Self-justification why I shift out from IEF and TLT

2 years ago JCprojectfreedom 0

Why I cut loss on Treasuries ETF?

In my earlier post, I shared that I cut losses on all my LEAP calls on IEF ETF and TLT ETF. I have read previously on the perfect (all weather) 60-40 equity bond portfolio which beat both holding 10 year Treasury and reinvesting coupons returned 155% and S&P 500 with dividends 158%. The theory is when stocks are up, you need to rebalance and shift to bonds, vice versa. The crux lies in the link between equity and bond, when there is a crisis, investors will flee to Treasury which is considered as a safe haven.

The risk is that bond yields rise without any corresponding strength in economy to protect the profits and stock prices. This may be caused by Inflation and Interest Rates hike. Allow me to side track my previous train of thought on this, if the corporate taxes are reduced, the deficit in the long run will increase, the Interest Rate will not increase as fast as Federal Reserve will like to.

Behavior of Shares and Bonds

Prices of Shares and Bonds have moved in opposite direction since the 1990s with a strong negative correlation. Since the start of 19th century, there has been only one other significant period where stocks and bonds behaved this way according to Ian Harnett of Absolute Strategy Approach. The late 1950 and 1960s had a similar stock bond relationship to the past few years. The behavior of share and bond prices moving inversely may change, but question is when will this shift materialize?

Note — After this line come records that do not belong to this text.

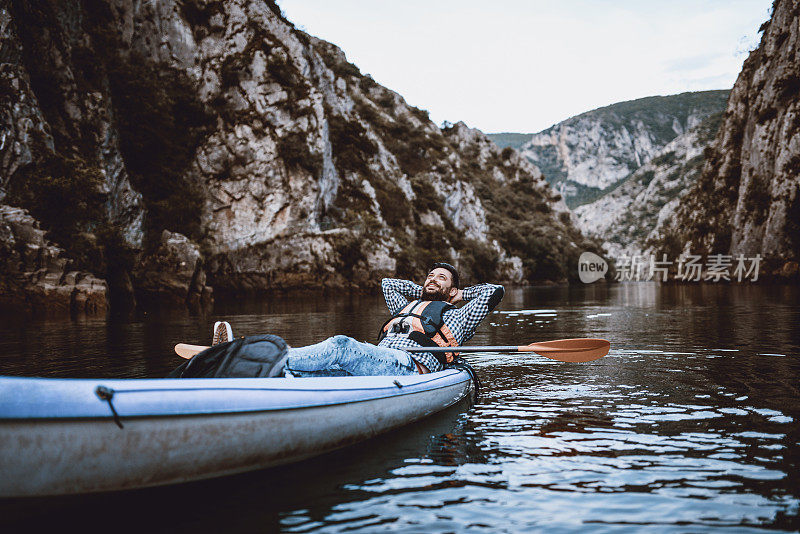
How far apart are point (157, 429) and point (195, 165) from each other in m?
38.3

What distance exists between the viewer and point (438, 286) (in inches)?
249

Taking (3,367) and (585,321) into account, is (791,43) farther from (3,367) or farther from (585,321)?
(3,367)

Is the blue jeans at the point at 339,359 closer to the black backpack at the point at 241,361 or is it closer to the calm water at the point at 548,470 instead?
the black backpack at the point at 241,361

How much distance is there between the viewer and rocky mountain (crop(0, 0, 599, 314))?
22.5 metres

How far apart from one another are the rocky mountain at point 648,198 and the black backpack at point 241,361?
126m

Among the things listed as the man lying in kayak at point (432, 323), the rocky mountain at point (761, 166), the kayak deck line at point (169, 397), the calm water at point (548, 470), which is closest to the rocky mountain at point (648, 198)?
the rocky mountain at point (761, 166)

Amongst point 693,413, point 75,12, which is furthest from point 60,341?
point 75,12

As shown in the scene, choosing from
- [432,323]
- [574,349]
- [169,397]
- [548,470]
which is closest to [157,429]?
[169,397]

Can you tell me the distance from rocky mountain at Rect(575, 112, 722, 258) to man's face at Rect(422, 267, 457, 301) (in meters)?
124

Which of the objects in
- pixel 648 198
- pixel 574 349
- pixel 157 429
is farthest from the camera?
pixel 648 198

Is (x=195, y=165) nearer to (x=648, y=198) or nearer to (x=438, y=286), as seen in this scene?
(x=438, y=286)

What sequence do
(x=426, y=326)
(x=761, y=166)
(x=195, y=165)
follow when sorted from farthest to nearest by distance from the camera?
1. (x=761, y=166)
2. (x=195, y=165)
3. (x=426, y=326)

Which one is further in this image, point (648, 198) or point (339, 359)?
point (648, 198)

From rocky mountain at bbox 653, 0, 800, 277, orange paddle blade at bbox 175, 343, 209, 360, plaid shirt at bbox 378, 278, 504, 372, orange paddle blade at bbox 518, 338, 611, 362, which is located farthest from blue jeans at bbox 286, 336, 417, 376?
rocky mountain at bbox 653, 0, 800, 277
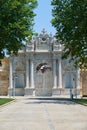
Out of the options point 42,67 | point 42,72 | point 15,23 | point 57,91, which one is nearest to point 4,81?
point 42,72

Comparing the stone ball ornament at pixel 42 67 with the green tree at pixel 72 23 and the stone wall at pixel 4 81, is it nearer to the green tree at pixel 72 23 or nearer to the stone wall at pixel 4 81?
the stone wall at pixel 4 81

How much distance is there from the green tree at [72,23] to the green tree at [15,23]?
2.79 metres

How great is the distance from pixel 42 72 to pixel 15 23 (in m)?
34.3

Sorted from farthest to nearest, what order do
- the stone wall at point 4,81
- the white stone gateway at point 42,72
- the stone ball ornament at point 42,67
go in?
1. the stone wall at point 4,81
2. the stone ball ornament at point 42,67
3. the white stone gateway at point 42,72

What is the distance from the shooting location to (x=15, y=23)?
1770 inches

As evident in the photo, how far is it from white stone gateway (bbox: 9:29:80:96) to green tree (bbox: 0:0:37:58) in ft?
96.8

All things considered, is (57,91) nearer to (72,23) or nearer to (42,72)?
(42,72)

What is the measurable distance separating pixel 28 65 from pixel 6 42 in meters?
32.2

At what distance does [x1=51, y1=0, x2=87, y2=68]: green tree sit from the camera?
149 ft

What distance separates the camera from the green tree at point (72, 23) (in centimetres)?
4534

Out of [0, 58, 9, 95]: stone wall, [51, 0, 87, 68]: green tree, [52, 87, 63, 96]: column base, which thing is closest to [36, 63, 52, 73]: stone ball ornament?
[52, 87, 63, 96]: column base

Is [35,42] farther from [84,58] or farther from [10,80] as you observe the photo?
[84,58]

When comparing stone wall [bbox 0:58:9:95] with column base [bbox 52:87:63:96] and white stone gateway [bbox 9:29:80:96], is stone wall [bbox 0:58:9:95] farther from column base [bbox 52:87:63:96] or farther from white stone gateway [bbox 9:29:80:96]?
column base [bbox 52:87:63:96]

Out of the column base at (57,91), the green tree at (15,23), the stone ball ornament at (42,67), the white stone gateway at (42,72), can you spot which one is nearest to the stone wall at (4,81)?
the white stone gateway at (42,72)
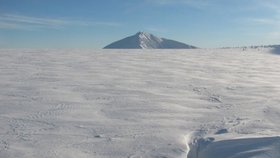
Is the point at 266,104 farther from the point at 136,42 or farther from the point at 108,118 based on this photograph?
the point at 136,42

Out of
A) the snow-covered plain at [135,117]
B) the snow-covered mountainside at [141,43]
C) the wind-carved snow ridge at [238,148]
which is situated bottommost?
the snow-covered mountainside at [141,43]

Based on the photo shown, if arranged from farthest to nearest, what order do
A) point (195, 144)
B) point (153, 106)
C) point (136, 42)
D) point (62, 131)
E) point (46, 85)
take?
point (136, 42) → point (46, 85) → point (153, 106) → point (62, 131) → point (195, 144)

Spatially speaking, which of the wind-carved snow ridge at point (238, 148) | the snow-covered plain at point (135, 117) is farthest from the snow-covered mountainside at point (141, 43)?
the wind-carved snow ridge at point (238, 148)

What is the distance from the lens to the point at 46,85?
19.1 feet

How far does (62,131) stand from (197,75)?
470cm

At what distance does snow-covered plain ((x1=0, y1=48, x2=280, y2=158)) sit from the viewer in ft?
9.93

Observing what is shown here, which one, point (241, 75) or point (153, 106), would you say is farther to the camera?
point (241, 75)

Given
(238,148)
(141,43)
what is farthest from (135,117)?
(141,43)

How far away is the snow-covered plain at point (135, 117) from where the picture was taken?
9.93 ft

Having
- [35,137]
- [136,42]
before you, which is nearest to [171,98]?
[35,137]

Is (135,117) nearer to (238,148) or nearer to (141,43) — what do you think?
(238,148)

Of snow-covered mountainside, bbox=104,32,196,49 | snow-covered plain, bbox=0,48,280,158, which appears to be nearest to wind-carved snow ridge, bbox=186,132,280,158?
snow-covered plain, bbox=0,48,280,158

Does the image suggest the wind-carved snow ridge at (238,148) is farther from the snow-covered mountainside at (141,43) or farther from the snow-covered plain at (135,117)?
the snow-covered mountainside at (141,43)

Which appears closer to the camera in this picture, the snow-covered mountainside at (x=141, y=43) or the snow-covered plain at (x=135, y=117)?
the snow-covered plain at (x=135, y=117)
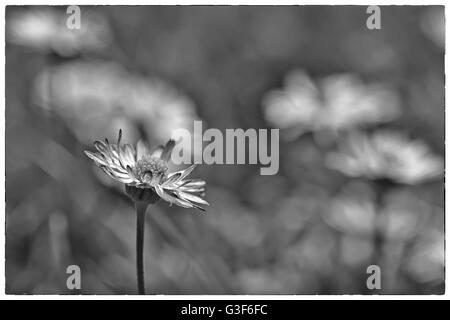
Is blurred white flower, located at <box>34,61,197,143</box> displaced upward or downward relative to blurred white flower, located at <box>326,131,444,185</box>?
upward

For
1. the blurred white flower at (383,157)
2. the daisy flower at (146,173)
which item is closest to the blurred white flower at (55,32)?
the daisy flower at (146,173)

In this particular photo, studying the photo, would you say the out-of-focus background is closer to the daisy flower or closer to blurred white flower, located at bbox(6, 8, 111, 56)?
blurred white flower, located at bbox(6, 8, 111, 56)

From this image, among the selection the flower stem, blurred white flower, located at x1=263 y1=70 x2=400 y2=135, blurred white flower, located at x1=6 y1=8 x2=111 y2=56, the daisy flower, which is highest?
blurred white flower, located at x1=6 y1=8 x2=111 y2=56

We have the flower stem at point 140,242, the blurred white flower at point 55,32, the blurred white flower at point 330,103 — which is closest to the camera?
the flower stem at point 140,242

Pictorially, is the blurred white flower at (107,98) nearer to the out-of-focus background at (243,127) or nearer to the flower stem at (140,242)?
the out-of-focus background at (243,127)

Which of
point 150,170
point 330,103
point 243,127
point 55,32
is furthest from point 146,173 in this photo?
point 330,103

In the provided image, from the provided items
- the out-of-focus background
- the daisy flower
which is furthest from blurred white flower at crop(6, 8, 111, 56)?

Relationship between S&P and IEF 7 years Treasury
Relationship between S&P and SHY 3 years Treasury ETF

The extra yield on Treasury investors are looking for to compensate for inflation uncertainty is extremely low. The other risk is Fed, quantitative easing has only just been put into reverse mode, the 4 trillion is only 3 billion smaller. As the balance sheet shrinks, the pressure is put on bond yields and downward pressure on stock prices. I believe inflation will be low for 2018, economy will improve further but higher bond yield will definitely happen.

Bond Bear Market

Legendary value investor Bill Miller has an optimistic view on equity market. He strongly believes that bond bull market has come to an end and investors are cashing out from bond market, shifting to equity market. He said,”I believe that if rates rise in 2018, taking the 10 year treasury above 3 percent, that will propel stocks significantly higher, as money exits bond funds for only the second year in the past ten. Bonds, in my opinion, have entered a bear market, but one that is likely to be benign for the next year or so.”

The market had already showed a strong rally in 2017 and a strong start in 2018. The improvement in corporate earnings, global recovery, tax reform, improvement in fundamental factors and further stimulus to economy drove the market prices up. According to Bill Miller, investors are shifting from bond market to stocks which will further reinforce the stock price’s movement. My guess is rising bond yield condition will further depress bond prices (TLT and IEF). The thesis is the bull run for bond market may come to an end.

Warren Buffet felt that stocks have gotten less attractive but they are still very highly attractive compared to bonds because interest rates are very low. With rising valuations, it is not like buying shares after the 2008 financial crisis which is like shooting fish in a barrel. Nonetheless, I felt that rather than seating and waiting for the Treasury ETFs to appreciate, it will be better to switch out to stocks and ride this last wave.